> [Text for analysis]:
-=-=-

I must admit that my friend and his Macbook + GarageBand + Guitar and me and my Toneport have really exceeded what is to be expected, but I decided to not spend any more money on recording and just drop it till I'm done with school and have a good paying job. I could be spending that money else where, rather than a dream that may require a collective amount of money. Besides, I plan to major in computer/electric engineering, might come on handy in some aspects.
Maybe if I wasn't into such heavily distorted music, quality would not be such an issue, but anyways, do you guys think I made the right move calling it quits for now? I don't mind putting this dream on pause. I'm just getting very tired of bringing the best out of what would be sub-par. Is home recording with a USB device just a dream in today's time?
Hmm.
Recording, at home or in a "pro" studio, is an artform that has an extremely long, time consuming learning curve, as I'm sure you've become aware. Money helps, but if someone just walked up and handd you fifty grand in converters, monitors, mics, and pres, while I'm sure your recordings would improve somewhat, it wouldn't be the magical "silver bullet" that would make you go from "home studio" to "pro" sound. The gear is certainly part of the picture, but knowing what to do with it is just as important.
Furthermore, part of a great recording is the physical act of getting it to tape or disc and what's done to it in the mix, but a large (possibly larger) part of it is the music itself - a great tune, a great performance, and a great arrangement. These aspects of a good recording have very little to nothing to do with the gear you use to record, and are all things you can continue to improve working with the gear you have.

-=-=-

> [Data extract]:
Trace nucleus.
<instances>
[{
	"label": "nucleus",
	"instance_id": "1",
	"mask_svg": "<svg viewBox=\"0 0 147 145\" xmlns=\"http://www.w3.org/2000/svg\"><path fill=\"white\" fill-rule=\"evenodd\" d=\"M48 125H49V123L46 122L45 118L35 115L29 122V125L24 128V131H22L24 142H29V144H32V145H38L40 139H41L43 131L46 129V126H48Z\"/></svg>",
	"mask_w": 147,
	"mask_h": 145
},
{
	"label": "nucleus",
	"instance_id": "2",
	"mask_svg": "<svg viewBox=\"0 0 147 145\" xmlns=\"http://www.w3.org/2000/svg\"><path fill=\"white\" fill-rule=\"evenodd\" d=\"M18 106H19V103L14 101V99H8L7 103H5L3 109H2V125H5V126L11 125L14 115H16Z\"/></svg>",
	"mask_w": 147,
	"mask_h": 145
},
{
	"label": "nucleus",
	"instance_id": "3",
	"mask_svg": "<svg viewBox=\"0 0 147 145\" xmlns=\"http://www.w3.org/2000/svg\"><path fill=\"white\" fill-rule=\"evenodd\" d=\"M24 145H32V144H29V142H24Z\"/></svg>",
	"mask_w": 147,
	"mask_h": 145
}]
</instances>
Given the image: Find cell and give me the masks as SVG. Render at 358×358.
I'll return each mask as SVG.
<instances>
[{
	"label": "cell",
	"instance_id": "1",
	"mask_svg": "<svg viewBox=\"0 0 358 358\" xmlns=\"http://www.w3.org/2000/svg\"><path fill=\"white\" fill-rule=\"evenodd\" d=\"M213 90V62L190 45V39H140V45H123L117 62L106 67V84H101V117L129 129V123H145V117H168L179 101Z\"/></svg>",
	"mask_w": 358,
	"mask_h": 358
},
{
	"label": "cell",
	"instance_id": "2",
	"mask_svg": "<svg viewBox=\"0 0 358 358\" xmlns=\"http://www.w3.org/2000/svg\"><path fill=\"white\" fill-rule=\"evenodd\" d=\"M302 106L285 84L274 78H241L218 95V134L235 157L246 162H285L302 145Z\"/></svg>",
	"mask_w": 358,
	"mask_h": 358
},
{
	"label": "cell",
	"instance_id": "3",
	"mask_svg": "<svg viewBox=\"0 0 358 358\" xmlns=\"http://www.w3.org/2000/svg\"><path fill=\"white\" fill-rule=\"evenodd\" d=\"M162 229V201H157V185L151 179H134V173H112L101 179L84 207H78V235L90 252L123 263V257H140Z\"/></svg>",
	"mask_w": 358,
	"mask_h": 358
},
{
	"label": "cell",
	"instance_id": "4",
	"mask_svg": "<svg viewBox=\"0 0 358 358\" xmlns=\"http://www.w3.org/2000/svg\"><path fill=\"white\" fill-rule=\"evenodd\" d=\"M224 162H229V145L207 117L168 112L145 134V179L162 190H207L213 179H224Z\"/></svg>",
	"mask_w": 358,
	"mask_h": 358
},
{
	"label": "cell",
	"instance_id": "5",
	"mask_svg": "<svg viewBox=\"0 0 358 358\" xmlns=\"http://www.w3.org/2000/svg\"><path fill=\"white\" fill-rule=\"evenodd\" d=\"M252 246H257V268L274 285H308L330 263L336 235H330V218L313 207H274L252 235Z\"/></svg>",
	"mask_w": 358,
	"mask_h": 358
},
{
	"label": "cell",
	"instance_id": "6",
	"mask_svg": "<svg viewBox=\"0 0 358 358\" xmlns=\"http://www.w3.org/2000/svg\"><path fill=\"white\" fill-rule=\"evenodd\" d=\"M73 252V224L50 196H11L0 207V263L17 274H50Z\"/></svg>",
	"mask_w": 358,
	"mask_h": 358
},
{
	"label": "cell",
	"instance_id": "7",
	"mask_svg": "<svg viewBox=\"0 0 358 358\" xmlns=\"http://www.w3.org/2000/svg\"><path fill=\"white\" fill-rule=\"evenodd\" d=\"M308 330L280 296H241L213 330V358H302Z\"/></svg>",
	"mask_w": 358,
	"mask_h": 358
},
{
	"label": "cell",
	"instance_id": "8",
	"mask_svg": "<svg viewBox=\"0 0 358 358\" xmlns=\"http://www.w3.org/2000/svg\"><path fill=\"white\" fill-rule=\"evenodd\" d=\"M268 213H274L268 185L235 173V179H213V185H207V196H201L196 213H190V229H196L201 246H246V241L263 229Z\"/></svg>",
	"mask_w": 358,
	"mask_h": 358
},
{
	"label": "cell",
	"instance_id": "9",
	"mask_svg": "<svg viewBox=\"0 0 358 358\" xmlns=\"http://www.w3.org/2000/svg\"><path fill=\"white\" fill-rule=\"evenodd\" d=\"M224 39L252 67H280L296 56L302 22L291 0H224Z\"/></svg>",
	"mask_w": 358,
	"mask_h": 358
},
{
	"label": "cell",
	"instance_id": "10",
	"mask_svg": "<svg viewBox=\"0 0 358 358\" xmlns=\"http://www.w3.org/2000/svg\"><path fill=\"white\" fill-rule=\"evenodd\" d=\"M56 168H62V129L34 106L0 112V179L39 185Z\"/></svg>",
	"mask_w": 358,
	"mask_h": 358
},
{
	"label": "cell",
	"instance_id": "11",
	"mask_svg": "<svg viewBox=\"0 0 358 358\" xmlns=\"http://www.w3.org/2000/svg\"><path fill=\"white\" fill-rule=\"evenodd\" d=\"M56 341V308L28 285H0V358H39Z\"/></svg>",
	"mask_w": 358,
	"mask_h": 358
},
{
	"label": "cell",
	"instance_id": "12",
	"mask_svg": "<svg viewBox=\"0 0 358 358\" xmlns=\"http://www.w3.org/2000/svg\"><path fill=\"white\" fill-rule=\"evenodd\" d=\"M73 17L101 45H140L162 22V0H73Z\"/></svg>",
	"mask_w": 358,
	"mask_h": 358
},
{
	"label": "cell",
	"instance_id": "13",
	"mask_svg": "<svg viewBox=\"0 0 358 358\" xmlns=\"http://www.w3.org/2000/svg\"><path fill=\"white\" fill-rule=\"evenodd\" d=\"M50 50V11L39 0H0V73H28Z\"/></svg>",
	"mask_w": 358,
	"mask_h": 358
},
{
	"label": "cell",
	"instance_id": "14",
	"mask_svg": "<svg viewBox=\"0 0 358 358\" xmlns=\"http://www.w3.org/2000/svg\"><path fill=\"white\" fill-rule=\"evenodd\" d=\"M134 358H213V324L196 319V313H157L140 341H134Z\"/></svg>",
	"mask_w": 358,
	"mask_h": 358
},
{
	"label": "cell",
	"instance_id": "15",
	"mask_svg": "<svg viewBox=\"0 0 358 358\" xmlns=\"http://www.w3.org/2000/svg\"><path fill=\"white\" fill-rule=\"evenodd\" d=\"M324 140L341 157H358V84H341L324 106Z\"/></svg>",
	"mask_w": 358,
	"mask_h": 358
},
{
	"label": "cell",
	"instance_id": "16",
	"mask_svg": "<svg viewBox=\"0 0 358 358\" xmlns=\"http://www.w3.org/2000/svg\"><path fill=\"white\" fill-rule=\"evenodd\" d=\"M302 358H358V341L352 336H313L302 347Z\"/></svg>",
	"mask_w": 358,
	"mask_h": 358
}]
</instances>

-=-=-

In the home recording text, what does the first writer plan to major in?

> [Result]:
Computer/electric engineering.